Image: Robot scientist 'Adam'
Robot scientist \"Adam\" working in the lab at Aberystwyth University. The robot carried out each stage of the scientific process automatically without the need for human intervention.
/ Source: Discovery Channel

The discovery of 12 new functions for genes in one of the most studied organisms in the world wouldn't be news, except that scientists didn't discover them. A robot named Adam designed, carried out and discovered the new gene functions.

"Our goal is to make science more efficient," said Ross King, a professor of biology and computer science at the University of Wales and author of a new paper in this week's issue of Science detailing Adam's work.

"If we had computers designing and carrying out experiments we could get through many more experiments than we currently can," said King, adding "robots don't need to take holidays."

The 10-year-old Adam, which is housed at Aberystwyth University in the U.K., might replace humans eventually, but it doesn't look like one. From the outside Adam is 45 cubic meters of elongated white plastic instruments.

Inside Adam sits a biological library of more than 12,000 chilled petri dishes. Each dish contains a different yeast strain with various genes removed from them. With its various mechanical tools, Adam can grab the petri dishes, remove a sample of yeast, grow it, clean it and analyze the results of the experiment.

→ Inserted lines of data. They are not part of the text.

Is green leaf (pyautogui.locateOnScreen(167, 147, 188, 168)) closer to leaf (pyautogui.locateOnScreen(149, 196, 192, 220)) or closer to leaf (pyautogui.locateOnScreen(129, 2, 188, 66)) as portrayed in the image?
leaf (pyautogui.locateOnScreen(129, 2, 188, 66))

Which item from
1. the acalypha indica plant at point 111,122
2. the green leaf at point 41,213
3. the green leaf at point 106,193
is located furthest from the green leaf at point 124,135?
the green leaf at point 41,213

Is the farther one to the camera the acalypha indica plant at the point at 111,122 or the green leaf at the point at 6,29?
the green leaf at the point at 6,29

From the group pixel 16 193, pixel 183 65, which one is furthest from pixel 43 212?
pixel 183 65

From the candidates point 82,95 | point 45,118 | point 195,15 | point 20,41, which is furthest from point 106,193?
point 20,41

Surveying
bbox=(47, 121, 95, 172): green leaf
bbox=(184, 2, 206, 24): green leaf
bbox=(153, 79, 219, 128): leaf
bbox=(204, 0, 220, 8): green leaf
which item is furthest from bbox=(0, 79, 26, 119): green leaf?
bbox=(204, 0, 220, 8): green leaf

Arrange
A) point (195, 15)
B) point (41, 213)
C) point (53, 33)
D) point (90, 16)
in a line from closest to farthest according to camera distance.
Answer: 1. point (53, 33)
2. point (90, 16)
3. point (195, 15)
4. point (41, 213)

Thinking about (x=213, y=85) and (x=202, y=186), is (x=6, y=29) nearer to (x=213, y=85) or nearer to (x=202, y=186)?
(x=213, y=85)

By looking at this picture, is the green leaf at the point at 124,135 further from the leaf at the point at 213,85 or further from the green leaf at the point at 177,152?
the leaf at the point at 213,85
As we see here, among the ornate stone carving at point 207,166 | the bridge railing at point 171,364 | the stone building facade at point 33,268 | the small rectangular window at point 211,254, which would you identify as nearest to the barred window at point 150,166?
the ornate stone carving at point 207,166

Adam actually discovered more than 12 new gene functions. When King and his colleagues compared the functions of all the genes Adam found, they realized that some of them had previously been described. So Adam had independently confirmed those results.

Adam is still a prototype, but King's team hopes their next robot, Eve, will help boost the search for new drugs to combat diseases such as malaria.

"This system is still a prototype," explained King. "The first car wasn't as efficient as a horse."

Adam and Eve not only have the hardware to physically manipulate objects, they also have advanced artificial intelligence systems that let them make their own decisions and then act on those decisions, without help from their human creators.

In another article in the current issue of Science, scientists from Cornell University trained a computer to watch the natural world and to come up with its own natural laws, or instances where something will always happen. Specifically, the scientists programmed the computer, which had no prior knowledge of physics, to independently produce the laws of energy and motion using a simple pendulum.

Both of the artificial intelligence systems are still relatively slow to learn, however. The Cornell computer took 30 to 40 hours of powerful processing to derive the laws of motion. Adam took three months to discover the 12 new gene functions, although it was working on other projects as well during the same time.

Nonetheless, the advanced artificial intelligence systems developed by U.K. and U.S. researchers, while still on the slow side, will increase the amount of scientific research that can be done, says David Waltz, a professor at Columbia University who was not involved with the Science study.

"We have vastly more data that we can gather and vastly more powerful machines that we can work on it with and we must create more storage to save them," said Waltz.

"We are able to now build systems that can explore scientific hypothesis largely independently, rather than have people examine it by eye or by mathematical methods."

All this means is that the jobs of graduate students and post-docs across the world are safe, assures King, at least for the next 10-20 years.